Vista del pueblo de Kumzar, en el norte de Omán, cerca del estrecho de Ormuz. (Foto: Xinhua/VNA)
Vista del pueblo de Kumzar, en el norte de Omán, cerca del estrecho de Ormuz. (Foto: Xinhua/VNA)

La escalada de tensiones en los últimos tiempos ha interrumpido gravemente las actividades a través del estrecho de Ormuz. El número de buques que transitan por esa vía se ha desplomado desde el estallido del conflicto de Estados Unidos e Israel contra Irán a finales de febrero.

Según el Centro de Operaciones de Comercio Marítimo del Reino Unido, alrededor de 30 buques en dicha zona fueron atacados o se convirtieron en objetivo.

Las exportaciones de bienes a través de Ormuz cayeron en picado en marzo debido a las crecientes hostilidades y medidas de bloqueo que han paralizado esta ruta marítima, una de las más importantes por su estratégica ubicación.

Los datos de la empresa de análisis Kpler muestran una disminución radical de los envíos a través del estrecho de Ormuz, incluidos los de crudo, productos derivados del petróleo, gas natural licuado y mercancías a granel como fertilizantes.
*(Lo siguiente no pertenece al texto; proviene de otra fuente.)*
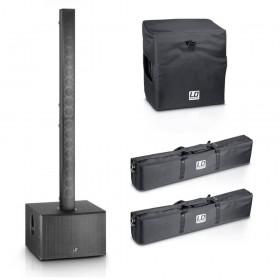 LD Systems MAUI 44 actieve PA systeem Set 1 incl Tassen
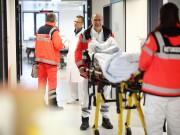 Foto: Koch/Klinikum Memmingen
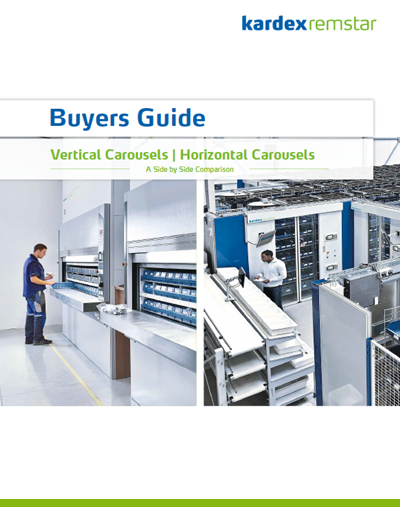 buyers_guide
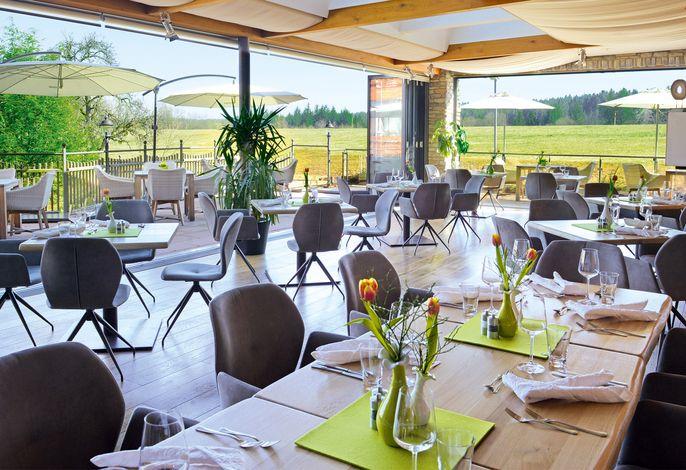 Wintergarten - Restaurant mit Ausblick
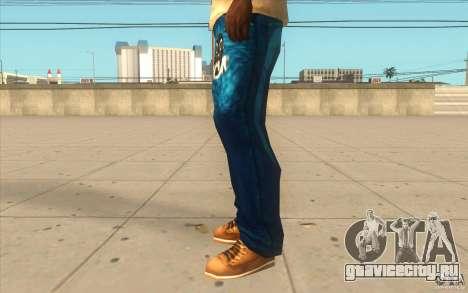 Remix-Evisu-Joker-Burberry Hose для GTA San Andreas второй скриншот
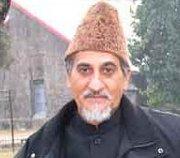 Pastor's arrest stirs tensions in Kashmir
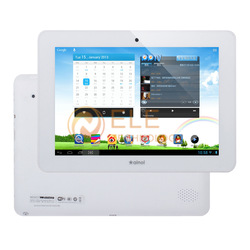 ainol novo7 venus 7 inch Android 4.1 Actions Quad Core 1280x800 IPS Capacitive Dual Camera WIFI tablet pc(China (Mainland))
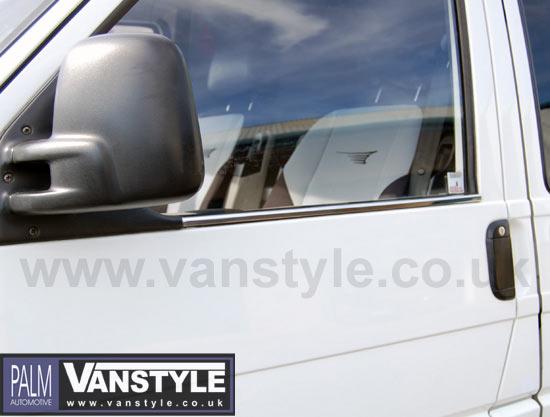 Stainless Steel Window Trims Volkswagen VW T4 90-03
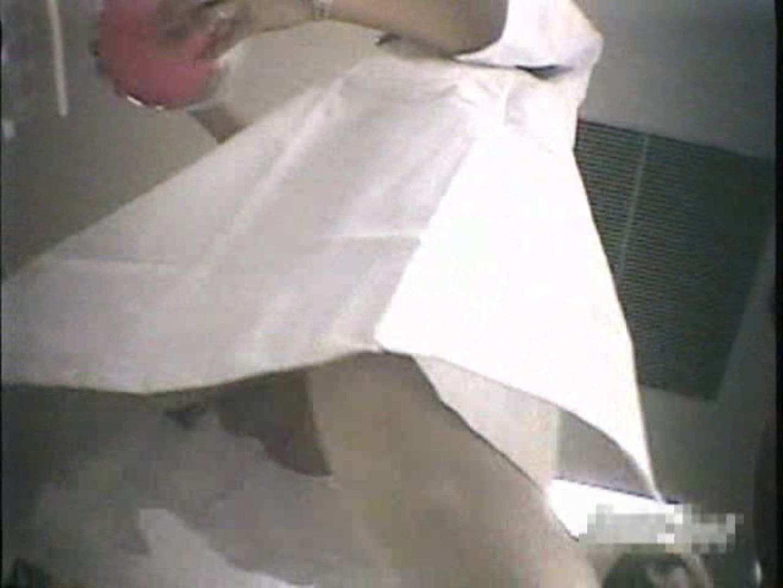 院内密着!看護婦達の下半身事情Vol.4 いやらしいナース アダルト動画キャプチャ 99連発 55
Muchos de los principales exportadores han visto cómo su red comercial se ha estancado casi por completo, lo que afecta significativamente a la cadena de suministro global.

En un intento de impulsar la reapertura del crucial estrecho y garantizar la libertad de navegación, el presidente de Francia, Emmanuel Macron, y el primer ministro del Reino Unido, Keir Starmer, organizaron una videoconferencia internacional en París con la participación de unos 30 países.

La reunión se centró en planear la instalación de un corredor de seguridad que permita restablecer la libertad de navegación en cuanto las condiciones se lo permitan y lidiar con las consecuencias económicas del bloqueo.

Los países participantes se comprometieron a aportar en la medida de sus posibilidades, con miras a garantizar la seguridad de los buques comerciales, mantener ininterrumpido el flujo de bienes y estabilizar la cadena de suministro global.

En concreto, revelaron la posibilidad de desplegar una misión multinacional defensiva una vez que llegue a su fin el conflicto entre Irán y el eje formado por Estados Unidos e Israel.

Las medidas bajo consideración incluyen la escolta de buques, la creación de mecanismos de alerta de amenazas marítimas y el fortalecimiento de la cooperación con los países contiguos al estrecho.

En una declaración, Starmer recalcó que la reapertura inmediata e incondicional de esa vía es una responsabilidad compartida de la comunidad internacional, e instó a la acción para restablecer la libre circulación de energía y comercio global.

Desde la perspectiva de expertos, dado el actual escenario resultan más viables el desminado y el establecimiento de un sistema de alerta de amenazas marítimas, en vez del despliegue de fuerzas para la escolta de petroleros.

La razón yace en la necesidad de una flota tan extensa que excede la capacidad de cualquier país. Además, la presencia del ejército estadounidense en esa área sensible puede agudizar el riesgo de errores de cálculo y del rebrote de enfrentamientos militares.

La seguridad en el Golfo sirve de base para la estabilidad y el crecimiento económico a nivel global. Las interrupciones del tráfico marítimo podrían acarrear graves consecuencias.

Con miras a restablecer el comercio a través del estrecho de Ormuz, la comunidad internacional ha reafirmado su compromiso de mantener la paz y la seguridad en función de la Carta de las Naciones Unidas, al tiempo que ha exhortado a resolver las disputas por medios pacíficos sobre la base del diálogo y del respeto recíproco.

Amén de los esfuerzos compartidos a favor de la seguridad, el mundo necesita una solución integral para poner fin al conflicto en Oriente Medio. Solo entonces será garantizada la navegación sostenible en la estratégica arteria marítima.